> _What the exercise asks_: Every line of the entries below that carries the string "ratios" should be copied.

> _Data section_:

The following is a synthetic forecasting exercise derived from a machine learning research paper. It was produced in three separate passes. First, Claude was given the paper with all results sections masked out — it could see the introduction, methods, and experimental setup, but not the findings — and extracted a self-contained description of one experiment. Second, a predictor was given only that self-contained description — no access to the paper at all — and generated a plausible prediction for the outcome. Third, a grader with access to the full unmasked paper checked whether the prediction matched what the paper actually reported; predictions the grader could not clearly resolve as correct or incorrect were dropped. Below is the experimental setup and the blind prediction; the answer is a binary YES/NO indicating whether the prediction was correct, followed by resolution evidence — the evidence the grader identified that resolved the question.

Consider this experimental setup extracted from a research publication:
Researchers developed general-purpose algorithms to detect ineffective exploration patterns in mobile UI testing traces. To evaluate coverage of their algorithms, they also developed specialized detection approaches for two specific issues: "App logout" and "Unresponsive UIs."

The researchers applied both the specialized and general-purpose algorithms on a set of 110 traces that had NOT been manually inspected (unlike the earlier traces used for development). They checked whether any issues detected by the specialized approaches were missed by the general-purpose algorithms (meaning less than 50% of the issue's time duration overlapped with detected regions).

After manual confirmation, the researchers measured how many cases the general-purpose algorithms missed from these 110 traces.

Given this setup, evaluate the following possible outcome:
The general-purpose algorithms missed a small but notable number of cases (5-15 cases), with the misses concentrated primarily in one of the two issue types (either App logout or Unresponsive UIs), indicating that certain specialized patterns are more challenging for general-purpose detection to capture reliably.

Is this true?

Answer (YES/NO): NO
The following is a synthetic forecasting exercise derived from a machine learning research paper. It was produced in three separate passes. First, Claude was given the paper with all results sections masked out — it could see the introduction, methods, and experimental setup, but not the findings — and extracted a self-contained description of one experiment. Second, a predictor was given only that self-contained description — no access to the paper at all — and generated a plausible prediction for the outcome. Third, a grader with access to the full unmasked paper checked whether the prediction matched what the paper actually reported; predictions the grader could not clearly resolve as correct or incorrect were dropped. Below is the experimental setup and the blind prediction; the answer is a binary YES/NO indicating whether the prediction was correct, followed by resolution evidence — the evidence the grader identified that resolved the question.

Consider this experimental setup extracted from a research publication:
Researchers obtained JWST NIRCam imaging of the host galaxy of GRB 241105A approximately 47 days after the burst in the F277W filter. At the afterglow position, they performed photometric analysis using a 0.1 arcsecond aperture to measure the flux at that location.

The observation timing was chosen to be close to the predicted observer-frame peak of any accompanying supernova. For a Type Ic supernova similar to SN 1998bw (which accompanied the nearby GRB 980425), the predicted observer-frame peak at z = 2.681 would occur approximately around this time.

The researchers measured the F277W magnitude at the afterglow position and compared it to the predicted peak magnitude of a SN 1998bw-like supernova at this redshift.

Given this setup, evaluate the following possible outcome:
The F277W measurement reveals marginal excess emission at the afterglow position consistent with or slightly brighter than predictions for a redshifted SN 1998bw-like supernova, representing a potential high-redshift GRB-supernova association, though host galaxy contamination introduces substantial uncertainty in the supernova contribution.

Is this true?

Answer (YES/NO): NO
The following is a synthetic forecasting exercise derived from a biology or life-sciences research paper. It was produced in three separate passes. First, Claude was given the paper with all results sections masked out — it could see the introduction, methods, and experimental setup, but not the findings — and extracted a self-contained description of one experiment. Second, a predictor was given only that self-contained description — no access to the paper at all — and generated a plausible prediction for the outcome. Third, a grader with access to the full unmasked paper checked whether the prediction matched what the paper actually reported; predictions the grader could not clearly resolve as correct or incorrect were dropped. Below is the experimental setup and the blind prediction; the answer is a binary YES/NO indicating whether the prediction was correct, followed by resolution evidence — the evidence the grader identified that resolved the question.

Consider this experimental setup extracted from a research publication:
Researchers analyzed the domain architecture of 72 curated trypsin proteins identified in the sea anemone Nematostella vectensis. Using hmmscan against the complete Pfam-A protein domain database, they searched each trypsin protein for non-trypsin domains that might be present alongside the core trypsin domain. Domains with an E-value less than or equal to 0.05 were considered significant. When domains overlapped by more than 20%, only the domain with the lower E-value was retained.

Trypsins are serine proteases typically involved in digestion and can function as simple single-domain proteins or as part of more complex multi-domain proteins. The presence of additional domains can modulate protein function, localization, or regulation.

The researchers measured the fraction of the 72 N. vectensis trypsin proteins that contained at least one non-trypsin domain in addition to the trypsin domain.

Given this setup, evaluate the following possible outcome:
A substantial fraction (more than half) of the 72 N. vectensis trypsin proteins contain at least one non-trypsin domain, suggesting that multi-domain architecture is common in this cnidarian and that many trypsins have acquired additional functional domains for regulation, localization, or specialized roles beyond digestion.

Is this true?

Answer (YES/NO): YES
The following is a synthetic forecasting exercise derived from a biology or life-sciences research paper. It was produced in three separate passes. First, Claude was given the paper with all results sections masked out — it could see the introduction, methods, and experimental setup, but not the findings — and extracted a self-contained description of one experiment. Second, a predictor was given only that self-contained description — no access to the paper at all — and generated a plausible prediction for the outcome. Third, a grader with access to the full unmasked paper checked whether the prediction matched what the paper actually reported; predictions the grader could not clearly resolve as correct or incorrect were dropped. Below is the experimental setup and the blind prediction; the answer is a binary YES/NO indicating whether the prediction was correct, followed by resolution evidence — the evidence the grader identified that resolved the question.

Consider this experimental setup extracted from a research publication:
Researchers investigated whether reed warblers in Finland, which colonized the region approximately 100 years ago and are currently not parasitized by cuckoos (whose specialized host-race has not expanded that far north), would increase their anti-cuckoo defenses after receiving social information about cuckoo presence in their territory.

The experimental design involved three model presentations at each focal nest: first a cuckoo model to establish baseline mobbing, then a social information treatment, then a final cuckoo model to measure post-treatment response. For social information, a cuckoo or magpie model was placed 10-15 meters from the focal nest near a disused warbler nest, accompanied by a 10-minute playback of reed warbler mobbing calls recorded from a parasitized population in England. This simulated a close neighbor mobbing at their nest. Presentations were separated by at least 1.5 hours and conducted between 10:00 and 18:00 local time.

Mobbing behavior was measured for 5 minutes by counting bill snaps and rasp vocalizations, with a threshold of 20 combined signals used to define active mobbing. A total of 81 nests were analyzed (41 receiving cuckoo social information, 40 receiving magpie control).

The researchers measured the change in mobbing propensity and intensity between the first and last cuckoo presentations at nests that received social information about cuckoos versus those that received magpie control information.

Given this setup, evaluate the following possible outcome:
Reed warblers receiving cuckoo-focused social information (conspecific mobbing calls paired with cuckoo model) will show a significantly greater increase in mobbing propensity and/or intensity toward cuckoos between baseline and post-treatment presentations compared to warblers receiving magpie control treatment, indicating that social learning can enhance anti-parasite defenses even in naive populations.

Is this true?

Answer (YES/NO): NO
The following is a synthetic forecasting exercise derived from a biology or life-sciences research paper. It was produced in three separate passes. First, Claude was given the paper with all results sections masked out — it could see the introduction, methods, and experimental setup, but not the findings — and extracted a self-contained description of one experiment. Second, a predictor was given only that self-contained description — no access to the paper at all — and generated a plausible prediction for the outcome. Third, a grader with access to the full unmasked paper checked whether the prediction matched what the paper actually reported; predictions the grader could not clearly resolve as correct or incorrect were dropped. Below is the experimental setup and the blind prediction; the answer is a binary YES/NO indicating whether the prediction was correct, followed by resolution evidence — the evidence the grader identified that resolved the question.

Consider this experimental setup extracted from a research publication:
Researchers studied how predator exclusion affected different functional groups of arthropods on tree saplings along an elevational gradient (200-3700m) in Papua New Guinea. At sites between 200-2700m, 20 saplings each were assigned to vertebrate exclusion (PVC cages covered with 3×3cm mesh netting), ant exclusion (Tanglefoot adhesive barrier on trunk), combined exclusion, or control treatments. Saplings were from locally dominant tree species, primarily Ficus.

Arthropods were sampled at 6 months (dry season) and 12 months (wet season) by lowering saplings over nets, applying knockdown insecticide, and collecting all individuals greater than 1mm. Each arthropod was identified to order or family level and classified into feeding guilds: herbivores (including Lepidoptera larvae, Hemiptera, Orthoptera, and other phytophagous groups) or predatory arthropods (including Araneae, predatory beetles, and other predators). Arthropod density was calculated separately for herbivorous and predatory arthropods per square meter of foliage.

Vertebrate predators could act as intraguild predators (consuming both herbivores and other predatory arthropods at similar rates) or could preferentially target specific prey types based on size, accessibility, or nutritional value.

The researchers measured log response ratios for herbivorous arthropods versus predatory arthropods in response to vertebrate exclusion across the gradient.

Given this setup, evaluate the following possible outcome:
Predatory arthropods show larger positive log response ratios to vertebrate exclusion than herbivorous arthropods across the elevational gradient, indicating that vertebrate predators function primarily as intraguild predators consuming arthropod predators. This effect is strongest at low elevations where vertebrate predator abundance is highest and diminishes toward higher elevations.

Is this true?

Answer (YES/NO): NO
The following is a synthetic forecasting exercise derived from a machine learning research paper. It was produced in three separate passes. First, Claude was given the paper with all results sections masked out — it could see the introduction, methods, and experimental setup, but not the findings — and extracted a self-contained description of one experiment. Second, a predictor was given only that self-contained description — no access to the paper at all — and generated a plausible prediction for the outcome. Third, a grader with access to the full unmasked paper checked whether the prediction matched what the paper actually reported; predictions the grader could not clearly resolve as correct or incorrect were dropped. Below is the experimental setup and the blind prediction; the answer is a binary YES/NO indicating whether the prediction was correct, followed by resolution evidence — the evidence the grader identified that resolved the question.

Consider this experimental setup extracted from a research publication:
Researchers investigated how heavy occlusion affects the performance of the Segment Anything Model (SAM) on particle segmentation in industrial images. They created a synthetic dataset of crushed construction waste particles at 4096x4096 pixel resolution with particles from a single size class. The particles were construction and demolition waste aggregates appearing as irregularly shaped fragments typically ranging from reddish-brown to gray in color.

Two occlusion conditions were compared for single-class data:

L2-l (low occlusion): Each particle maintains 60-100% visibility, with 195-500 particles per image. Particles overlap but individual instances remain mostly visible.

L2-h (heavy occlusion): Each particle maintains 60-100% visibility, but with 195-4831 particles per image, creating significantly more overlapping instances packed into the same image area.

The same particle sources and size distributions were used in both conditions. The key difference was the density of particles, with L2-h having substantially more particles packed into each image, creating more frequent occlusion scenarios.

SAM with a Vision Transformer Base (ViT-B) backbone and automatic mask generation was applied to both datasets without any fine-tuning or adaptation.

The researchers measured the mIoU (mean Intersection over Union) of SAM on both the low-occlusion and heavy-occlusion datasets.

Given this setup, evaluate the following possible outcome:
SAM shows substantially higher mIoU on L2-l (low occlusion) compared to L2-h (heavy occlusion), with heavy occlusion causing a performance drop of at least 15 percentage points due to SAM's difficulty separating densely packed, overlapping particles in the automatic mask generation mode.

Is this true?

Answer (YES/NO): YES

> _Task solution_:
The researchers measured log response ratios for herbivorous arthropods versus predatory arthropods in response to vertebrate exclusion across the gradient.
Predatory arthropods show larger positive log response ratios to vertebrate exclusion than herbivorous arthropods across the elevational gradient, indicating that vertebrate predators function primarily as intraguild predators consuming arthropod predators. This effect is strongest at low elevations where vertebrate predator abundance is highest and diminishes toward higher elevations.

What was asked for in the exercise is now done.